▸ **ИСХОДНЫЙ ТЕКСТ**
###

Фото: Владимир Дударев

— Ваш проект не ограничивается только изготовлением деталей, это еще и просветительская работа?

— Сейчас у нас есть объективная проблема: ребята, которые учатся в техникуме и с которым я работаю, заканчивают его и становятся реставраторами, не работают по профессии. Я знаю толковых ребят, которые хотят работать с деревом, но не идут. Один мой знакомый работал у нас в Иркутске в архитектурно-этнографическом музее «Тальцы», там всё посвящено деревянной архитектуре. Это музей под открытым небом, совершенно потрясающий. Он продержался там два года, работая за минимальную зарплату, потому что в любом государственном учреждении культуры или образования, пока у тебя нет стажа, ты получаешь минималку. Для молодого парня в 22 года работать где-то там за минимальные деньги… Он в итоге ушёл на производство мебели. Это рукастый парень, то есть, он может делать делать детали для домов, но ему проще делать диваны. И это проблема. Много на самом деле таких, кто заканчивает реставрацию и идёт работает на железную дорогу, на какую-то офисную работу, просто потому что нужно зарабатывать.

###

▸ **УСЛОВИЯ ЗАДАНИЯ**
A – Назовите все виды работы, на которые, согласно интервью о реставраторах, люди уходят вместо работы по профессии.
B – Напишите продолжение интервью о реставраторах, начиная сразу после его последнего предложения.
Записи получены из другого источника.

(Перечень данных)
###

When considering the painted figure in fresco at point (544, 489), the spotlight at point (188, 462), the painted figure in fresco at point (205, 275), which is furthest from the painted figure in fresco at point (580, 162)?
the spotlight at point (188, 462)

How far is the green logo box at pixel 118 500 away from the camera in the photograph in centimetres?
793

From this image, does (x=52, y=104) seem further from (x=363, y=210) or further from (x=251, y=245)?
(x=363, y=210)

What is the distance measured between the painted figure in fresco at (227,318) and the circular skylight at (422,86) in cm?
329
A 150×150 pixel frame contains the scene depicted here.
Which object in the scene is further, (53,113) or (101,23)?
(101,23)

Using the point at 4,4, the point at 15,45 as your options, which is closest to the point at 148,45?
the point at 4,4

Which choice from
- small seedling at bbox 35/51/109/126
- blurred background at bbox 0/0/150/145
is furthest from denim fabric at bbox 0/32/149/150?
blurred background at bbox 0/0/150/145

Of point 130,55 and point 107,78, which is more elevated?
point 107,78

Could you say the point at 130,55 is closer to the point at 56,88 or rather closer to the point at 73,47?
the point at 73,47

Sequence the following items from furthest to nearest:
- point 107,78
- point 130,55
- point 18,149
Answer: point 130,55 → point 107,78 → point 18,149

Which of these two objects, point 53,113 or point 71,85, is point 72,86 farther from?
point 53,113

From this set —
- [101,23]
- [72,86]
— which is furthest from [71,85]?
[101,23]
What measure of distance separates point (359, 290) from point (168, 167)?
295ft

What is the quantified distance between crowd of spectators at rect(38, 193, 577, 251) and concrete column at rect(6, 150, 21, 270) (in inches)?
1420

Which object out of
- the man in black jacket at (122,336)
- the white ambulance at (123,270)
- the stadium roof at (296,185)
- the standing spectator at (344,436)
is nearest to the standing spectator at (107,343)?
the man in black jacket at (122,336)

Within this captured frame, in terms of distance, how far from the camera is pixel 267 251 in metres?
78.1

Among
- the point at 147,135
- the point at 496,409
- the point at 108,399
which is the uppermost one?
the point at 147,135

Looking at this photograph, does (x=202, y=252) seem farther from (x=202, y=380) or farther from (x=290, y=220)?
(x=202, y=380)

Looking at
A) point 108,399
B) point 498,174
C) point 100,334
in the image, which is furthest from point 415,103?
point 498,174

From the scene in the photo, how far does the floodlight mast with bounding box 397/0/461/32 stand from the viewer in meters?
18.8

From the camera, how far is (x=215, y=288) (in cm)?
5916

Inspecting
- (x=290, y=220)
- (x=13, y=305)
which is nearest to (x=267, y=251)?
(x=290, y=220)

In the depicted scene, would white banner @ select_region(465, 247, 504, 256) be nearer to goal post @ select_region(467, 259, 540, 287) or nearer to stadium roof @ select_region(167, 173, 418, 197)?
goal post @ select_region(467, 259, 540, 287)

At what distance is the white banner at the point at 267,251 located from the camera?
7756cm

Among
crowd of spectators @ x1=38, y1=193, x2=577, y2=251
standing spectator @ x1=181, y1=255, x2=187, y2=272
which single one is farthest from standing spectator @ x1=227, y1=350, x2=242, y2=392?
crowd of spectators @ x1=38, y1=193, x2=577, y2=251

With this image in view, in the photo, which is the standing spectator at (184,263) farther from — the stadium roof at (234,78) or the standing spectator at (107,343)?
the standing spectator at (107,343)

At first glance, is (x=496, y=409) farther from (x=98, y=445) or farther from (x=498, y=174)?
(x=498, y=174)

###

▸ **ОТВЕТЫ ПО ПОРЯДКУ**
A – Производство мебели, железная дорога, офисная работа.

B –
…И я подумала, что, может быть, если у ребят будет возможность сделать детали для настоящего дома, они эмоционально как-то привяжутся к нему. Сейчас уже мои дети называют объект, на котором они работают: «Мой домик».

— О чем вы рассказывайте на своих занятиях в школе?

— Ко мне все приходят по желанию. Сначала я прихожу в класс, рассказываю, что есть такая идея, про предыдущие проекты, и говорю: в этом году мы будем делать вот такое, кто хочет? И уже те, кто хочет, приходят ко мне. То есть, весь класс сидит на уроке технологии, а мы с несколькими мальчишками — бывает, что и девчонки приходят — садимся отдельно. Я им рассказываю, откуда пошло деревянное зодчество, для чего оно нужно, по каким признакам отличается резьба, в чем особенности каждой. Бывает пропильная резьба, не накладная, бывает работа с массивом. Барокко — иконостасная резьба, высокое искусство, которое оказалась почему-то на иркутских домах. И это отдельная история, очень сложная резьба — ее мы со школьниками не сделаем. Потом я объясняю, на каких наличниках водичка, солнышко, семечки, почему такие символы. Плюс в Иркутске у нас бывают — правда редко — выездные занятия. У нас есть старый храм в центре города, где я на иконостасе показываю наличник.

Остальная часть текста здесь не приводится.